All eyes are on Glasgow as the world’s leaders prepare to convene for COP26, and the call to action has never been stronger as the climate crisis rolls on.
“This is happening on our watch”, says Paul de Leeuw, director of Robert Gordon University’s Energy Transition Institute.
“We are the first generation to see the impact of climate change, and the last generation to be able to do something about it”.
Unlike more recent COPs, this particular Conference of the Parties is the spiritual successor to the landmark COP21 in 2015, when the Paris Climate Agreement was reached.
Those accords put a mandate on countries to return every five years with increasingly ambitious targets to ensure the world mitigates the impacts of climate change.
Professor de Leeuw said that means a “laser focus” is on Glasgow and what can be achieved at COP26, having been delayed from 2020 due to Covid.
“The combination of the legal requirement to come back, but also the moral obligation to do something about it, is critical and I think society expects us to do something.
“It is absolutely vital that this is a success.”
What might be achieved at the conference?
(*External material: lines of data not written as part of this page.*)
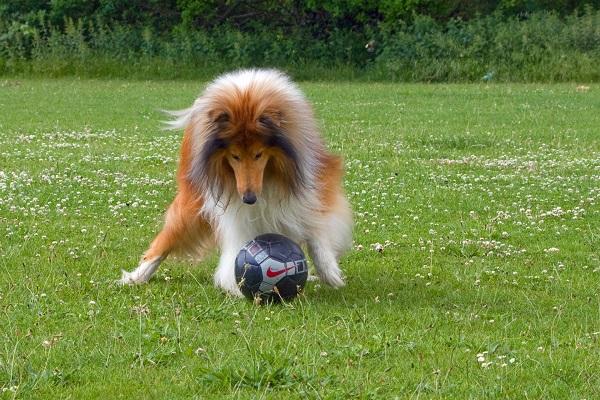 Cucciolo di cane, come farlo divertire e tenerlo sempre impegnato
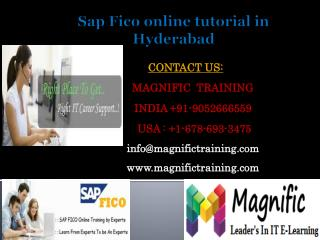 Sap Fico online tutorial in Hyderabad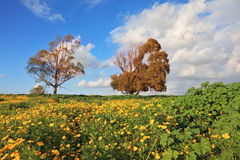 A meadow blossoming by yellow flowers Stock Photos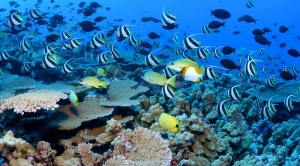 Protecting Ocean Waters Will Aid Climate Adaptation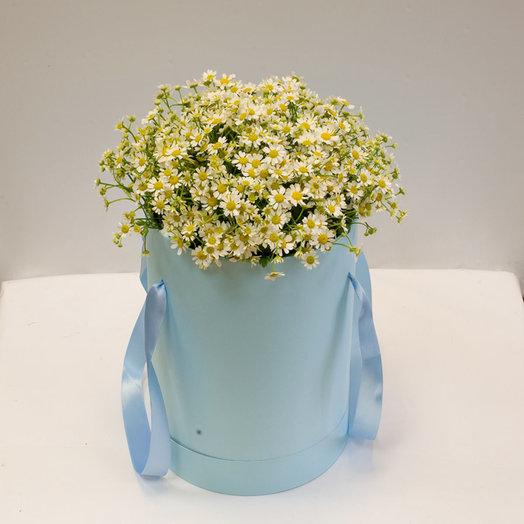 Букет ромашек Солнышки: букеты цветов на заказ Flowwow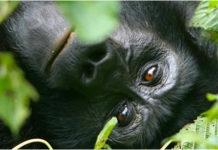 the gorilla resting
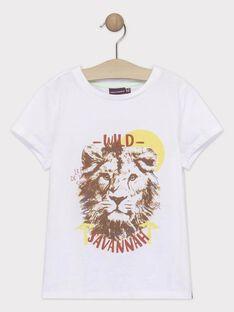 T-shirt de mangas curtas cru menino TYPOLAGE / 20E3PGM1TMC000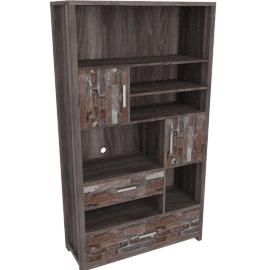 Salvage Bookcase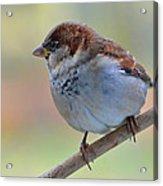 Humble Housesparrow Acrylic Print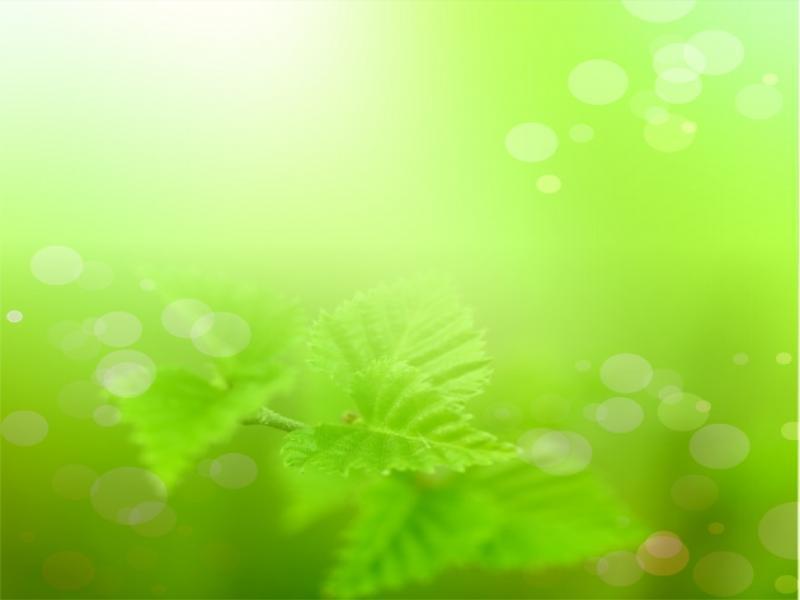 Light Green For High Light Green image Backgrounds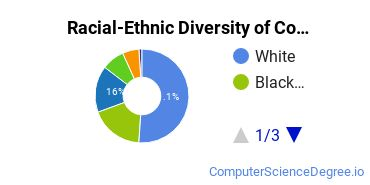 Racial-Ethnic Diversity of Computer Information Systems Majors at University of Maryland Global Campus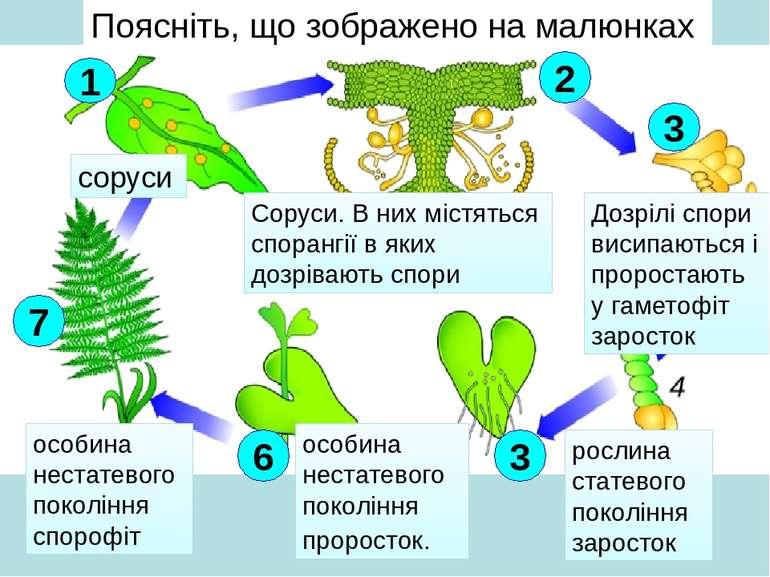 особина нестатевого покоління спорофіт Поясніть, що зображено на малюнках сор...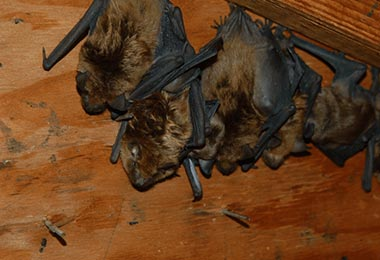 Is There a Green Method to Get Rid of a Bat Colony?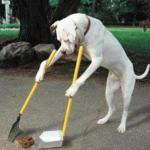 Dog Scooping Poop meme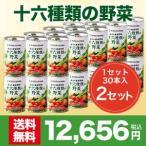 【世田谷自然食品公式】毎日の健康習慣 十六種類の野菜 30本入×2セット(計60本)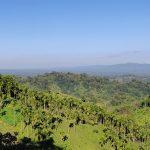 Jampui Hills - Tripura's Most Popular Tourist Destination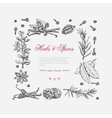 frame of spices and herbs vector image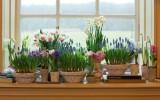 Цветы на подоконнике фото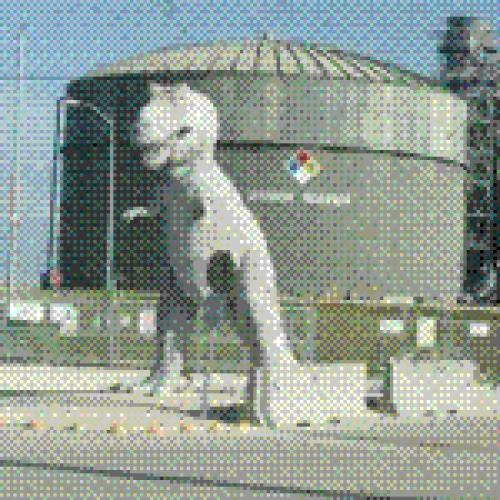 Turkey Point Power Plant T-Rex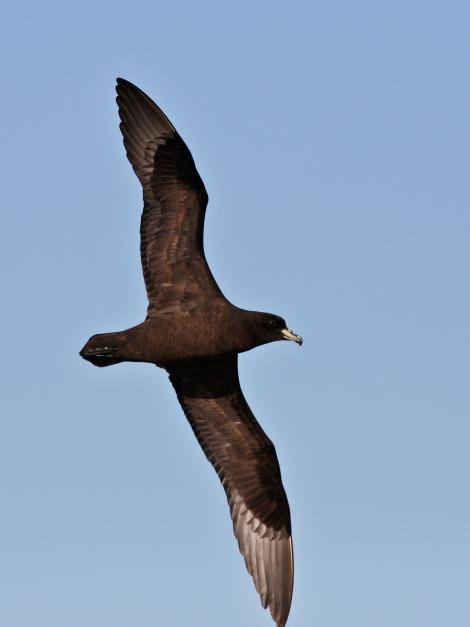 Black petrel. Ventral view of adult in flight. Hauraki Gulf, January 2010. Image © Martin Sanders by Martin Sanders  http://martinsanders.smugmug.com/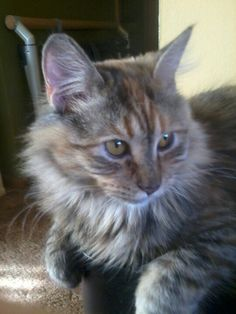 Willa Types Of Cats, Favorite Things, Animals, Cuddle Cat, Midget Cat, Cat Types, Animales, Animaux, Animal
It’s an ambitious agenda, but there’s three big targets to look out for, according to the professor.
The first is reaching agreements on individual countries’ National Determined Contributions (NDC), legally binding targets on how they intend to reduce emissions by 2030.
The second is a consensus on how the world can, as a whole, reach net zero by 2050, and the other big expectation is a pledge of at least $100billion a year to support developing countries to reduce their own emissions.
PRESSURE COOKER
Unprecedented pressure has been placed on governments, on oil and gas, as well as other sectors, amid the climate crisis.
The UN’s Intergovernmental Panel on Climate Change (IPCC) paper in August sounded a “code red” warning that the impact of humanity on the planet, particularly its use of fossil fuels, means global warming is on course to exceed 1.5C over the next two decades.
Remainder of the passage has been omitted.